The financial meltdown of the last couple weeks is as serious as it is complicated, confounding and frightening to the American public.

What to do is the big question. And so far all the answers that have been offered up seem to have serious downsides, with a common denominator: No one is clear if any of the solutions will actually be effective in stabilizing a financial system that has been crippled by excessive debt and shrinking capital.

The Wall Street Journal has been packed from front to back with news and opinions on the crisis for weeks, and the chattering class on television has piled on. The sheer volume of information is overwhelming to the public, so it must be even more daunting to the regulators and policy makers who are charged with doing "something" about it.

Every day there are new developments, some of them encouraging. Financial tycoon Warren Buffett, for instance, on Tuesday announced that he will invest at least $5 billion in the troubled Goldman Sachs Group. It's a bet that amounts to a vote of confidence in the financial system, sending a strong signal to other investors.

The next day, Sen. John McCain boldly suspended his presidential campaign to return to Washington, D.C., and join other lawmakers in trying to sort out the problem. It is a scary prospect that a Congress with record-low approval ratings will be involved in deciding any fix, but McCain and others are at least expressing a serious determination to tackle the problem.

In his announcement, McCain made clear that the current proposal from the Bush administration - a $700 billion government cleanup of bad debt - is not the best solution.
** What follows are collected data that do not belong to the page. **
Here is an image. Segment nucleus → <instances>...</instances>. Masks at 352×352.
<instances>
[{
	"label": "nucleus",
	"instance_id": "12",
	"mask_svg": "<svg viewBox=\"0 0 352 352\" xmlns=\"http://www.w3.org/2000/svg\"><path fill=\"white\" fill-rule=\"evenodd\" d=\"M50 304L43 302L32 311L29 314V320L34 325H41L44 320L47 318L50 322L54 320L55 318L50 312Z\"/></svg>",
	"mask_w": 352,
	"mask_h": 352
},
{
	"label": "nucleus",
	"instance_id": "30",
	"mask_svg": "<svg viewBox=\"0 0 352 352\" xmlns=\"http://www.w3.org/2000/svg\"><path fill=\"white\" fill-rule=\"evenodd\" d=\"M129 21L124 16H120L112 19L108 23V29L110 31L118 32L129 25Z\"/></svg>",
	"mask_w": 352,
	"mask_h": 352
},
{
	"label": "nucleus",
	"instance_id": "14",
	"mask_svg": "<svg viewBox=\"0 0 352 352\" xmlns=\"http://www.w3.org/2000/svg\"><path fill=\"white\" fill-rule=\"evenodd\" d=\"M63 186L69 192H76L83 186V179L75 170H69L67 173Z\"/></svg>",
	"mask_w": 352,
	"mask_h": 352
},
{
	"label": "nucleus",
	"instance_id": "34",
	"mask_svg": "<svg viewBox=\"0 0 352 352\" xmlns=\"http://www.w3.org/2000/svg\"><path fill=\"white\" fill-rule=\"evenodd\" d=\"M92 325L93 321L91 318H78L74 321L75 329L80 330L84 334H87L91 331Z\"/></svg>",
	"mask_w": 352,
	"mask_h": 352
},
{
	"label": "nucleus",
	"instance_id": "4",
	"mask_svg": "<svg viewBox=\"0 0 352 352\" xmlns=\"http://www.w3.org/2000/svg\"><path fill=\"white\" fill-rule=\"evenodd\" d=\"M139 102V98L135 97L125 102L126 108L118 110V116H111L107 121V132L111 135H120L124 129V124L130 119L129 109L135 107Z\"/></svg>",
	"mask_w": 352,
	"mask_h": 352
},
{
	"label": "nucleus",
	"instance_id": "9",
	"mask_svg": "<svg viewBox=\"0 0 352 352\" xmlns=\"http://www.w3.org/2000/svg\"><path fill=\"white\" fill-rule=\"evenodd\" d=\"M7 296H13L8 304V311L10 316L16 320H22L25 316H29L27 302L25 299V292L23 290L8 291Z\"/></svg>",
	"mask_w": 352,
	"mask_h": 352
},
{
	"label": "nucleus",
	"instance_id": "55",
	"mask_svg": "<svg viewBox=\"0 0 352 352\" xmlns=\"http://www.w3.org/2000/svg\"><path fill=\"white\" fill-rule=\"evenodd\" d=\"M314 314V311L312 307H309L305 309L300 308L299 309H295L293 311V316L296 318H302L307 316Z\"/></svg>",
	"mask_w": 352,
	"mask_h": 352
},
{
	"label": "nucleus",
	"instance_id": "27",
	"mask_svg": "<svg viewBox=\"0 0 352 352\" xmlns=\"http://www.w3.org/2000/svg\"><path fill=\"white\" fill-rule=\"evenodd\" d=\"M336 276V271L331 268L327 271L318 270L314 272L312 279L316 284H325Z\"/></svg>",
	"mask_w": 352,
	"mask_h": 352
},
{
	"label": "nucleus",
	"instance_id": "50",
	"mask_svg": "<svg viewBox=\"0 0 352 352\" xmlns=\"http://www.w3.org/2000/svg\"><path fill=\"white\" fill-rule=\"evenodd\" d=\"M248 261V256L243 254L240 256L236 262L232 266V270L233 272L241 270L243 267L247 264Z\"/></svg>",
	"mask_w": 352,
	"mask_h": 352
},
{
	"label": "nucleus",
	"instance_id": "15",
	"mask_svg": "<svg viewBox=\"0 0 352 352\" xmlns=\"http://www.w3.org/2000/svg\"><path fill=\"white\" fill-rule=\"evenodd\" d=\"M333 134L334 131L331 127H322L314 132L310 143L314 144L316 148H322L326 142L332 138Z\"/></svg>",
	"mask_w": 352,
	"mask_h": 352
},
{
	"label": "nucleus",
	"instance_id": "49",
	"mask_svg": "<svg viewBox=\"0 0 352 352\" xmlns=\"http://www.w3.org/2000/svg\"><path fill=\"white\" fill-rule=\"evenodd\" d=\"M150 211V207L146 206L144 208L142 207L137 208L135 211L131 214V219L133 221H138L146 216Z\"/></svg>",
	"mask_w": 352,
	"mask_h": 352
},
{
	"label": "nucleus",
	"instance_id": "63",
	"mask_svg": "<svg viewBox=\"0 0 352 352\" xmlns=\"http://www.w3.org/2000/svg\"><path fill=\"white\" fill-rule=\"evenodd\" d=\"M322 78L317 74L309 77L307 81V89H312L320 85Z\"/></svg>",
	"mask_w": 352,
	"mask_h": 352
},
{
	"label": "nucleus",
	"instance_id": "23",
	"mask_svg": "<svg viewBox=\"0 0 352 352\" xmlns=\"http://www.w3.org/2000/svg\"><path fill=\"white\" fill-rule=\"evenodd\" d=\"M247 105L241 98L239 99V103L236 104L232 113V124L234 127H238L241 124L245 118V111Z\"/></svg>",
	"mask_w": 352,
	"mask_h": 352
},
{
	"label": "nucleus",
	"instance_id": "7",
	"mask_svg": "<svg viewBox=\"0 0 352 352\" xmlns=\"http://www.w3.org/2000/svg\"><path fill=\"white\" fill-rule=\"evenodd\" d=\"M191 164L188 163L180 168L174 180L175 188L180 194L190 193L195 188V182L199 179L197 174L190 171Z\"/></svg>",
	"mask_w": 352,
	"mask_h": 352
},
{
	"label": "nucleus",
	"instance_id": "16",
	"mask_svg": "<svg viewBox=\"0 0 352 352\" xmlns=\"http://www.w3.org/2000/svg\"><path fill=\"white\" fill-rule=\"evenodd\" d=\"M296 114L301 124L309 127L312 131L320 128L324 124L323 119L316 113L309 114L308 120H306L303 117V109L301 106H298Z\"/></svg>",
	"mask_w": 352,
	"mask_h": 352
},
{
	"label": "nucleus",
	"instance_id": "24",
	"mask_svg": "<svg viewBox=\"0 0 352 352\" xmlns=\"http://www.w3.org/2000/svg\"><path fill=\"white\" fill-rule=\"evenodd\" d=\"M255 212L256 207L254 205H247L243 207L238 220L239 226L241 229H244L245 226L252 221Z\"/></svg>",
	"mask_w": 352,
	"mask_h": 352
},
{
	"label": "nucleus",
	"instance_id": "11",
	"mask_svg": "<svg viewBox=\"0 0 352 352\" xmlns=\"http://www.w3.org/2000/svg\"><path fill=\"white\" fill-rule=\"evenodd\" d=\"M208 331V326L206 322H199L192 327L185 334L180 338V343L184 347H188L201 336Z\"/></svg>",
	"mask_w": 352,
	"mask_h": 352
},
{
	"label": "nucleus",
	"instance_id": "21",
It is a bailout of such a grand scale that it has already attracted considerable public opposition. By one account, the cost amounts to $10,000 for every American household. Taxpayers have every right to be concerned and skeptical of such a huge burden that does not even come with a guarantee of success.

"It has become clear that no consensus has developed to support the administration's proposal. I do not believe that the plan on the table will pass as it currently stands, and we are running out of time," McCain said with urgency. "We must meet as Americans, not as Democrats or Republicans, and we must meet until this crisis is resolved."

McCain's opponent, Barack Obama, rejected McCain's request to postpone Friday's debate on foreign policy, saying "it's more important than ever" to hear from the candidates.

He may be right, but we can only hope that McCain and other politicians actually rise above politics to find the wisest solution, one that will spare costs to the broader economy and taxpayers as much as possible.